What is VASA-seq?

VASA-seq is based on 384-well cell capture plates and flow cytometry (FACS) sorting.

However, unlike other single-cell sequencing technologies, it does not rely on primers that bind to the endogenous poly-A tail of mRNA molecules.

This means that the technique allows us to analyze non-coding RNA species and immature mRNA molecules simultaneously, all at the single-cell level.

You can apply VASA-seq to human, mouse, and rat samples.

Cell capture plates

Cell capture plates offer a flexible platform for single-cell sequencing.
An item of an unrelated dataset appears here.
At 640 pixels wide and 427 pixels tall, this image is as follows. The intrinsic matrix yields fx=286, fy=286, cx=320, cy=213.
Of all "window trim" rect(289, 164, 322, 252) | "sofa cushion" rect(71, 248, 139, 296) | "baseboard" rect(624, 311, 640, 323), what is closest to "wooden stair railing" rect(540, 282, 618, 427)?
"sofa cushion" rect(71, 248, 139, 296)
Single cells can be sorted into each well of the 384-well plates using a FACS machine or other cell sorting platform. You can store the plates for longer time periods and they are easy to ship.
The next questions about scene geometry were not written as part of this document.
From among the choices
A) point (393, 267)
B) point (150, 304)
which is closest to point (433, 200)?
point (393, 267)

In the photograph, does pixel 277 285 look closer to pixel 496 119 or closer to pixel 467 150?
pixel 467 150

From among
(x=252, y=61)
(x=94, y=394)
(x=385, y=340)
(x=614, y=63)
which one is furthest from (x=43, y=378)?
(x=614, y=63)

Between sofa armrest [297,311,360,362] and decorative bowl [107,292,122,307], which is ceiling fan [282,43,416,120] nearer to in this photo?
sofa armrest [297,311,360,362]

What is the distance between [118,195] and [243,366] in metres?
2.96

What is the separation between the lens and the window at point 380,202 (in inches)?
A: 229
High-end dispensing robots prepare the cell capture plates at our laboratory. Our experts will fill each well with ten microliters of sterile mineral oil and a tiny nanoliter scale droplet of uniquely barcoded poly-A primers.

How VASA-seq works

Workflow overview for the VASA-seq platform. Single cells are FACS-sorted into prepared 384-well cell-capture plates containing barcodes and primers. The RNA is amplified and library-prepped for sequencing in our wet lab. NGS libraries are sequencing on the Illumina platform. Data is mapped to the reference transcriptome and analyzed.

Advantages of VASA-seq

  • Analyze RNA molecules at full length
  • Analyze coding and non-coding RNA species
  • Compatible with all sample types

You can read more about our VASA-seq service on this page. Find the published paper documenting VASA-seq here.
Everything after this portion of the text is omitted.